## What to do
A) Do these statements agree with the news article below on the Cobb County records lawsuit? (i) The lawsuit was filed in Cobb County Superior Court. (ii) The station sought case files on the deaths of five inmates. (iii) Since 2004, 51 inmates have died at the Cobb County Adult Detention Center. Answer each with yes or no and quote the deciding words of the article.
B) Can you reproduce the part of the news article below on the Cobb County records lawsuit starting with "An Atlanta broadcast" and going on through "releasing the files."?
##### Excerpted passage #####
An Atlanta broadcast news station has filed a lawsuit against Sheriff Neil Warren, accusing Cobb County’s top cop of violating the Open Records Act by refusing to turn over investigative files of inmates who have died in custody.
WXIA-TV, the NBC news affiliate known as 11Alive News to viewers, says Warren and the Cobb County Sheriff’s Office’s records custodian refused to produce case files concerning the deaths of three Adult Detention Center inmates. According to the lawsuit filed last week in Cobb County Superior Court, the news station contends the sheriff’s office told them that an active investigation prevents them from releasing the files.
Since 2004, 51 inmates have died at the Cobb County Adult Detention Center, the lawsuit states. The Atlanta Journal-Constitution has reported earlier that nine of those detainees have died since December 2018. The deaths have spurred an outpouring of community concern over jail conditions and a number of deaths advocates and families say could have been prevented.
##### Record extracts #####
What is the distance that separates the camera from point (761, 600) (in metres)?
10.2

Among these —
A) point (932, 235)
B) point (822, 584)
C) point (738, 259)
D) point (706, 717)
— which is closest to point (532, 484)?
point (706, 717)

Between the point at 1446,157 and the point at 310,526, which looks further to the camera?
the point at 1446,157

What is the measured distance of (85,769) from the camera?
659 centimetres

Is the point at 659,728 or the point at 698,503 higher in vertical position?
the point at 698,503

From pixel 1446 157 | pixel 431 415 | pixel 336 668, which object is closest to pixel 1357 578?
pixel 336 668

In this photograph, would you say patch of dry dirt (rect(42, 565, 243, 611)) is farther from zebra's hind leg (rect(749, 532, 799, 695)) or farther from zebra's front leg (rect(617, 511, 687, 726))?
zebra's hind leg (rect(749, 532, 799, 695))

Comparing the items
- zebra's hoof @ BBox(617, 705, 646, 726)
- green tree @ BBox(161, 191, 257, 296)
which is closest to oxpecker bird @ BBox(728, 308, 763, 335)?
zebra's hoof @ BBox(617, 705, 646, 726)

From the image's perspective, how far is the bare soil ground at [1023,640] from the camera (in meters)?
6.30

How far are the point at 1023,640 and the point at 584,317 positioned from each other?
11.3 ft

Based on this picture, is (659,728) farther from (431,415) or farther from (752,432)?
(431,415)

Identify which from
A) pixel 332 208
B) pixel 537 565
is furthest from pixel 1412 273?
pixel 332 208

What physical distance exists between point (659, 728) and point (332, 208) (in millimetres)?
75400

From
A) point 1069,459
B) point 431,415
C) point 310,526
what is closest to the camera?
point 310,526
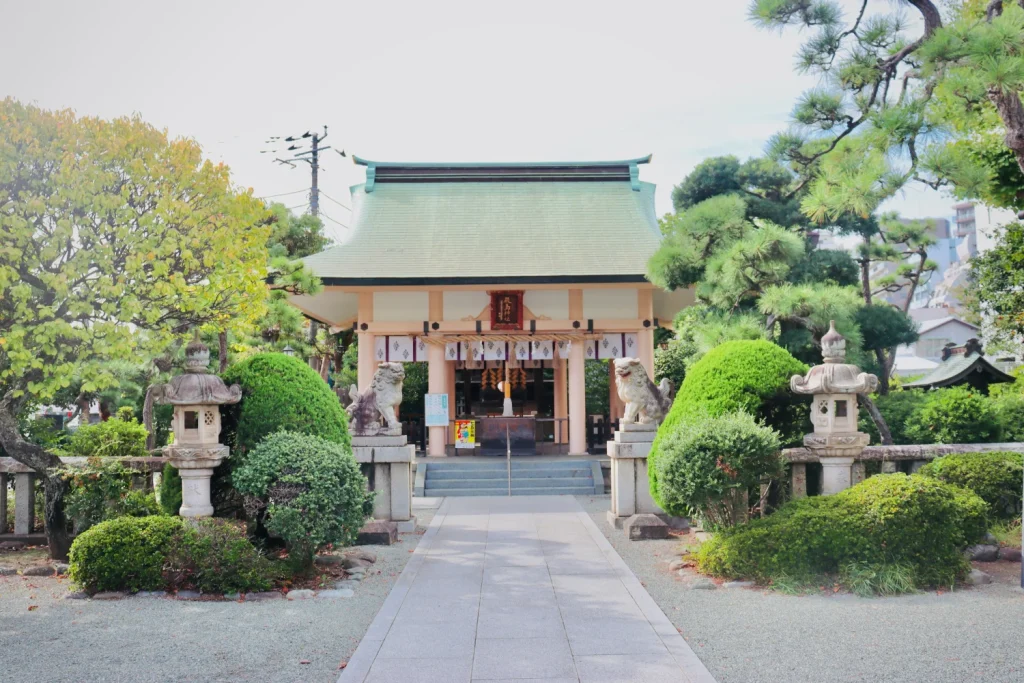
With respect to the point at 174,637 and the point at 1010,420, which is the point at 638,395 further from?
the point at 174,637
#####
## Answers to the exercise
A)
(i) Yes: "According to the lawsuit filed last week in Cobb County Superior Court"
(ii) No: "case files concerning the deaths of three Adult Detention Center inmates"
(iii) Yes: "Since 2004, 51 inmates have died at the Cobb County Adult Detention Center"

B)
An Atlanta broadcast news station has filed a lawsuit against Sheriff Neil Warren, accusing Cobb County’s top cop of violating the Open Records Act by refusing to turn over investigative files of inmates who have died in custody.
WXIA-TV, the NBC news affiliate known as 11Alive News to viewers, says Warren and the Cobb County Sheriff’s Office’s records custodian refused to produce case files concerning the deaths of three Adult Detention Center inmates. According to the lawsuit filed last week in Cobb County Superior Court, the news station contends the sheriff’s office told them that an active investigation prevents them from releasing the files.